### INPUT DATA
^^^^

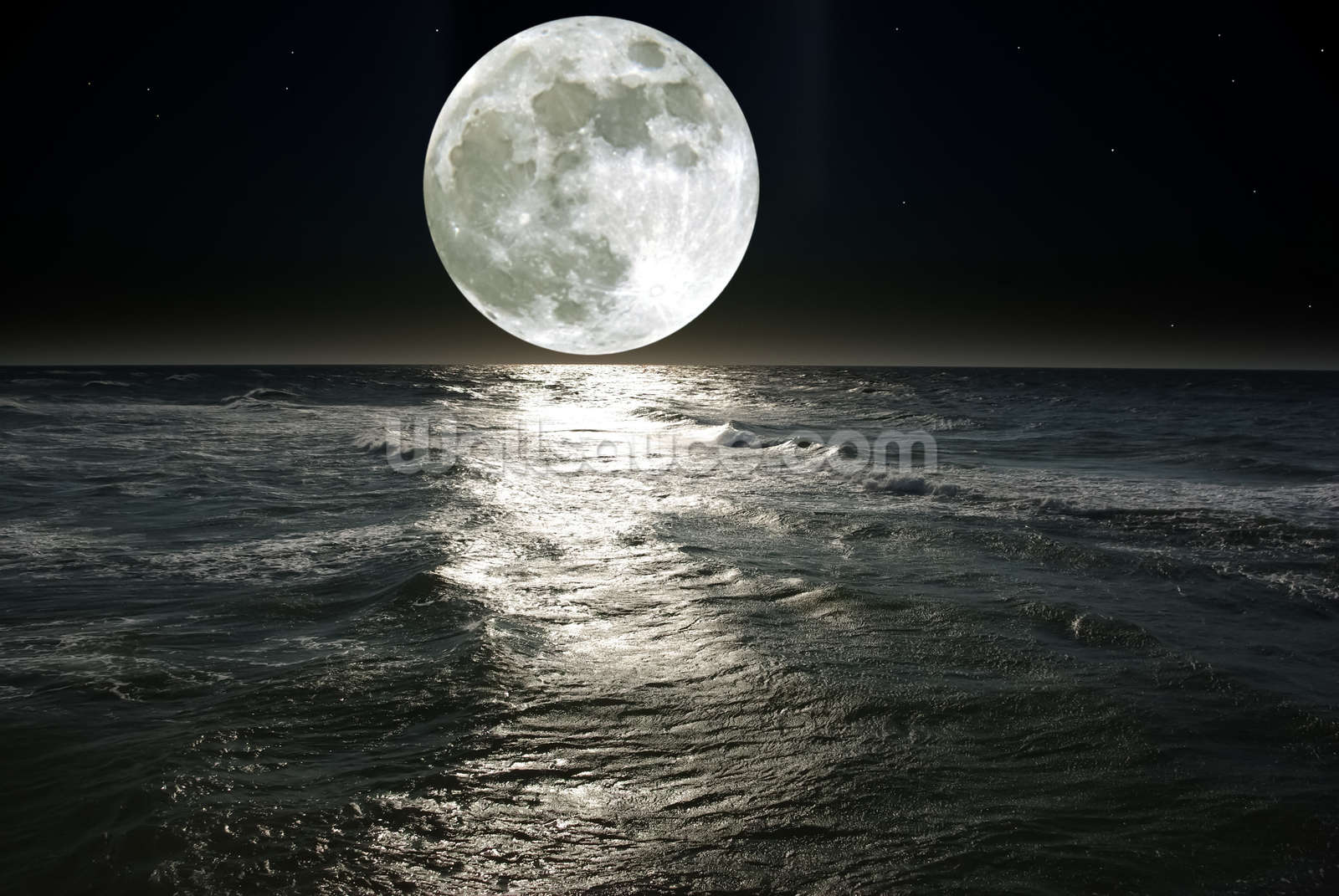 moon wall mural moon wallpaper wallsauce usa aloha moon wall mural contemporary wallpaper by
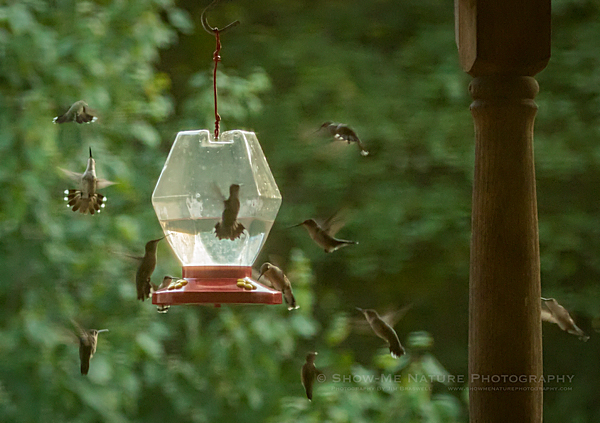 Hummingbirds frenzy feeding before migrating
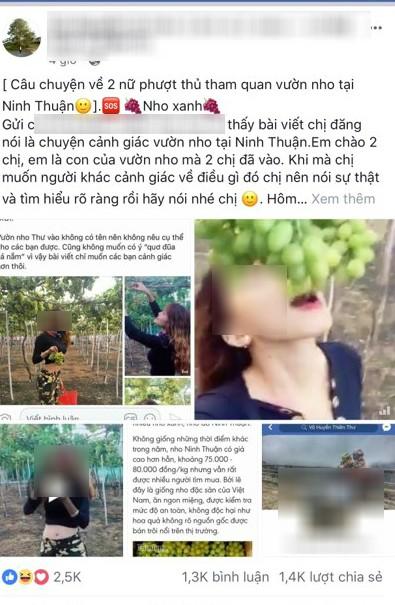 Hai cô gái phượt thủ từng đi Sài Gòn - Hà Nội trong vòng 40 tiếng lại gây tranh cãi khi tố chủ vườn nho chặt chém? - Ảnh 3.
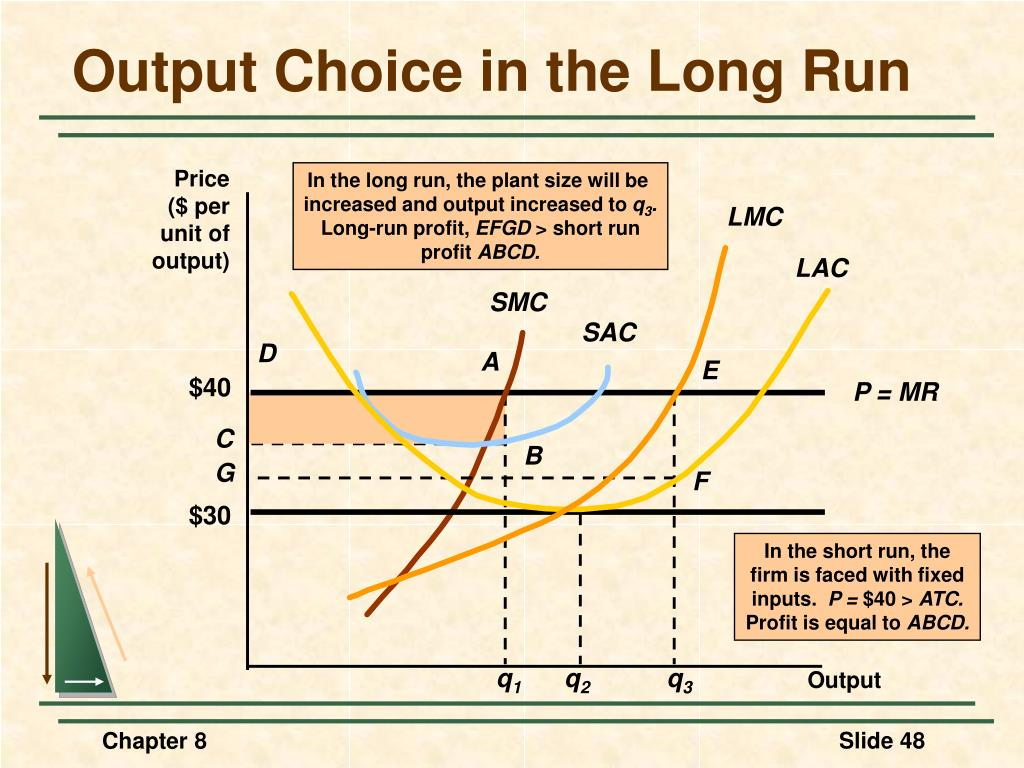 In the long run, the plant size will be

^^^^

### TASK OBJECTIVE
From the first line to the last, copy the listing above exactly and leave out the images.

### OUTPUT OF THE EXERCISE
 moon wall mural moon wallpaper wallsauce usa aloha moon wall mural contemporary wallpaper by
 Hummingbirds frenzy feeding before migrating
 Hai cô gái phượt thủ từng đi Sài Gòn - Hà Nội trong vòng 40 tiếng lại gây tranh cãi khi tố chủ vườn nho chặt chém? - Ảnh 3.
 In the long run, the plant size will be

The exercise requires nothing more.